How to compute over private data

Speaker:        Zhiyi Huang
                University of Pennsylvania

Title:          "How to compute over private data"

Date:           Monday, 25 March 2013

Time:           4:00pm - 5:00pm

Venue:          Lecture Theatre F (near lifts 25/26), HKUST

Abstract:

Over the past decade, rapid development in computing technology and the
Internet has given rise to new challenges in large-scale computational
problems. In particular, many computational problems that arise from
electronic commerce rely on the private data of self-interested agents. So
the algorithms not only need to deal with usual computational resource
limitations but also the new constraints imposed by social, economic, and
personal considerations.

On the one hand, algorithmic mechanism design studies the game-theoretic
perspective of private data, aiming to incentivize truthful behavior by
ensuring that truth-telling maximizes the "one-shot" utilities of the
agents, i.e., the utilities directly generated from the outcome of the
mechanism On the other hand, differential privacy considers the privacy
perspective of private data, focusing on the agents' concern on the
potential leak of their private data by the mechanism, which may harm
their utilities in the future.
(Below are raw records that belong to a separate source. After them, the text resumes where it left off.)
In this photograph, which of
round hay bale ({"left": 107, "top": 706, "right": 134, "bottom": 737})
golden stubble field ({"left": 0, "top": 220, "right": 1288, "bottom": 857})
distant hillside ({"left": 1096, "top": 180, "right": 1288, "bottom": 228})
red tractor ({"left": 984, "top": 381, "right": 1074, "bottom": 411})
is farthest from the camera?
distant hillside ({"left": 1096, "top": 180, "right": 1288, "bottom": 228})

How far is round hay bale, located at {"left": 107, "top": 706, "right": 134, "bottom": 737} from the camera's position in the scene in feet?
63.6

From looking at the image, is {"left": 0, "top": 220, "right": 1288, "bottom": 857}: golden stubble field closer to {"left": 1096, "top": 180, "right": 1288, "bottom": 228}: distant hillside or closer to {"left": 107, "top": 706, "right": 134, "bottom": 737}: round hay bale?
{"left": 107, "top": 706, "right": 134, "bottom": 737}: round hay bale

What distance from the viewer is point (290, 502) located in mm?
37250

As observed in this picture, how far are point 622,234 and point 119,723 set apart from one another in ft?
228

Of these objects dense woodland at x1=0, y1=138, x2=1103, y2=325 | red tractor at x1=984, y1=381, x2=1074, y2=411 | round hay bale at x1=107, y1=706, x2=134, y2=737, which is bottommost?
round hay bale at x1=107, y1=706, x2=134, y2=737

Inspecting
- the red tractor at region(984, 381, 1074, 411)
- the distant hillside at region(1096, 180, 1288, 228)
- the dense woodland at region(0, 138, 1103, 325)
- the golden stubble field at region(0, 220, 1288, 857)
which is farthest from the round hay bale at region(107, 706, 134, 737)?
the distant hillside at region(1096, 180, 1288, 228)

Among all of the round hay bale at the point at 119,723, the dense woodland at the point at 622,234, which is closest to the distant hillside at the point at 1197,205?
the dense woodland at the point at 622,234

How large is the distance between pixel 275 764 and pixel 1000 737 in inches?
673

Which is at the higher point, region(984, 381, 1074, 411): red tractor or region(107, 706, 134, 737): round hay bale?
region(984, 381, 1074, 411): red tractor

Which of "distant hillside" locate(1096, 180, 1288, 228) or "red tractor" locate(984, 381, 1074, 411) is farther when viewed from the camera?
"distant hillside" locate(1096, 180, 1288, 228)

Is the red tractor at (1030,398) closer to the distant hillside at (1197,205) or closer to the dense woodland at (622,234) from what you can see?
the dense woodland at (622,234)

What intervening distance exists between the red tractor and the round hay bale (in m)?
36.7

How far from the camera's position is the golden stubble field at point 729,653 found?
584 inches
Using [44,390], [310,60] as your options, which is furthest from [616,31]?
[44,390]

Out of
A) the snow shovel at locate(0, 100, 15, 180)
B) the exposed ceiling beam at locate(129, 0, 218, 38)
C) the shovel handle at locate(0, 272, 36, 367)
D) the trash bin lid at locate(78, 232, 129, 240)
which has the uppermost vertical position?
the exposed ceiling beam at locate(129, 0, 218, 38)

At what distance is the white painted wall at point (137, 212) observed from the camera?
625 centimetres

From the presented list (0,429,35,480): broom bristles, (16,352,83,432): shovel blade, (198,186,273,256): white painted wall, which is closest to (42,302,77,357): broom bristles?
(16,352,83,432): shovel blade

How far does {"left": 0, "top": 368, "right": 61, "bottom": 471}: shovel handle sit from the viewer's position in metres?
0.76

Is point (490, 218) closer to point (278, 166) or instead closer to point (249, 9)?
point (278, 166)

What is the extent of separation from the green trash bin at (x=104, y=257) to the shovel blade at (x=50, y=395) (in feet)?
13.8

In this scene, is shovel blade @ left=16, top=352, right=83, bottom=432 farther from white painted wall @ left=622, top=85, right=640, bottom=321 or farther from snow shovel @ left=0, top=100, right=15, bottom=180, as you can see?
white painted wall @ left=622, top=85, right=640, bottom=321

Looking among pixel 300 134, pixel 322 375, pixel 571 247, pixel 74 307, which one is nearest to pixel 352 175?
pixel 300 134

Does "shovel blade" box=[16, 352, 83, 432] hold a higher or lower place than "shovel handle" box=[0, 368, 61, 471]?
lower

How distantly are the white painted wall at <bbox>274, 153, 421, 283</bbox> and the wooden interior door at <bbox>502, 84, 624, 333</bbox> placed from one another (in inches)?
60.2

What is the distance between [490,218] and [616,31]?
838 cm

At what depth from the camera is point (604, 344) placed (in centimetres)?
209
Finally, there has been a recent direction
of research aiming to handle both perspectives simultaneously by combining
the techniques from both fields.

In this talk, I will give an overview of my contributions to these three
topics. (1) For the game-theoretic perspective, we advance the technique
of black-box reductions in mechanism design, reducing a large family of
mechanism design problems to the better-understood algorithm design
problems, including all problems in Bayesian setting and all
single-parameter and symmetric problems in prior-free setting. (2) For the
privacy perspective, we introduce the technique of low-sensitivity metric
embedding and propose efficient and differentially private mechanisms for
a sub-class of query release problems. Our result is among the first to
circumvent the known impossibility results for general query release
problems. (3) Finally, we propose the first general technique for
designing mechanisms that handle both the game-theoretic and the privacy
perspectives simultaneously for any mechanism design problems.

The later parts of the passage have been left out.